- [SOURCE TEXT]

23 September 2009

slinging hash: shortbread

I don't know if it is because my children are getting older, or I'm just paying better attention, but this year it struck me in an altogether new way how stressful the beginning of the school year is. Between whipping the kids back in to shape and figuring out everyone's schedules, it is like trying to fit together the pieces of an extremely complicated three dimensional Chinese puzzle, and it has me longing for the simpler days of summer.

But school is underway, and my clientele have demanded that I put my apron back on. Because I aim to provide the best customer service possible, that means the cookies are coming. I really don't have a lot of time or energy for weekday baking, so I turn to shortbread. They are as close to a no-brainer as possible; they come together quickly, with very few ingredients.

But my favorite thing about shortbread, aside from its simplicity and utter deliciousness, is that once you have the basic formula down, it is infinitely variable. This means you can perform all sorts of kitchen sorcery, and trick your children into thinking you are making a different, carefully crafted batch of cookies every week. They catch on eventually, but you can have a good run of it.

My favorite way to make shortbread is with instant espresso powder and chocolate chips, and that is how I prepared them for the first week of school. Predictably, Sarah issued one of her proclamations, heretofore unbeknownst to me, that she finds this particular shortbread disgusting — I believe her exact words were they hurt her throat. This was something of a surprise to me as she has happily eaten these for years, but I took it as a sign of the dreaded cookie fatigue. 

Because I am a good listener, this week, I made plain butter shortbread, and it was really no surprise to hear my kids complain about this. 

Gabriel: "They're so boring."
Sarah: "Why didn't you make the coffee ones again? Plain ones taste like nothing."
Sacha: "Cookies!"

Sometimes, a mother can't win, and in the best of circumstances, one's children have no idea how good they have it, and that is how it should be.

Espresso chocolate chip shortbread
adapted from Dorie Greenspan and Melissa Clark

The basic formula for shortbread is 2 sticks of butter, 2/3 cup sugar, 2 cups flour. I like confectioners' sugar because it gives the cookies a smoother, more tender crumb, but granulated sugar works equally well. To make plain butter shortbread, omit the espresso and chocolate chips. To this basic formula, you can add grated citrus zest (about 1-1/2 teaspoons), a spice or seed (up to one teaspoon), a tablespoon of chopped rosemary or lavender, the seeds of a vanilla bean, and so on, and so forth.

- [ENTRIES PROVIDED]

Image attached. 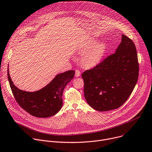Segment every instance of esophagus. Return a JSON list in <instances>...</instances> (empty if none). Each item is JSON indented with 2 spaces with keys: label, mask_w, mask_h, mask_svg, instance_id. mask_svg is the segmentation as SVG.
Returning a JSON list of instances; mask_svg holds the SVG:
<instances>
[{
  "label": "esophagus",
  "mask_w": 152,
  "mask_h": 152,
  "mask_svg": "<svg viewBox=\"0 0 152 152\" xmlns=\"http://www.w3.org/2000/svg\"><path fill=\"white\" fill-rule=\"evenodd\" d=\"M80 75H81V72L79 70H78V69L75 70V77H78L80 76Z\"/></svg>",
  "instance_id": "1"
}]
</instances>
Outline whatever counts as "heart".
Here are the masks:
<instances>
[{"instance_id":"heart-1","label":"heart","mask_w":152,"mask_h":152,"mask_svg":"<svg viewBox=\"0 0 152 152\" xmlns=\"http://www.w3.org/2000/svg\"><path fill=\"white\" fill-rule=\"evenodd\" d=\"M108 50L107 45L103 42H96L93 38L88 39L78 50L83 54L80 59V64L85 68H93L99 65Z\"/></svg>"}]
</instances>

- [SET PROBLEM]
Answer these questions from the shortbread post:
1. What kind of shortbread was made for the first week of school?
2. What did Gabriel say about the plain butter shortbread?
3. What is the basic formula for shortbread?
The records have nothing to do with the text.

- [SOLUTION TO THIS TASK]
1. Shortbread with instant espresso powder and chocolate chips.
2. "They're so boring."
3. 2 sticks of butter, 2/3 cup sugar, and 2 cups flour.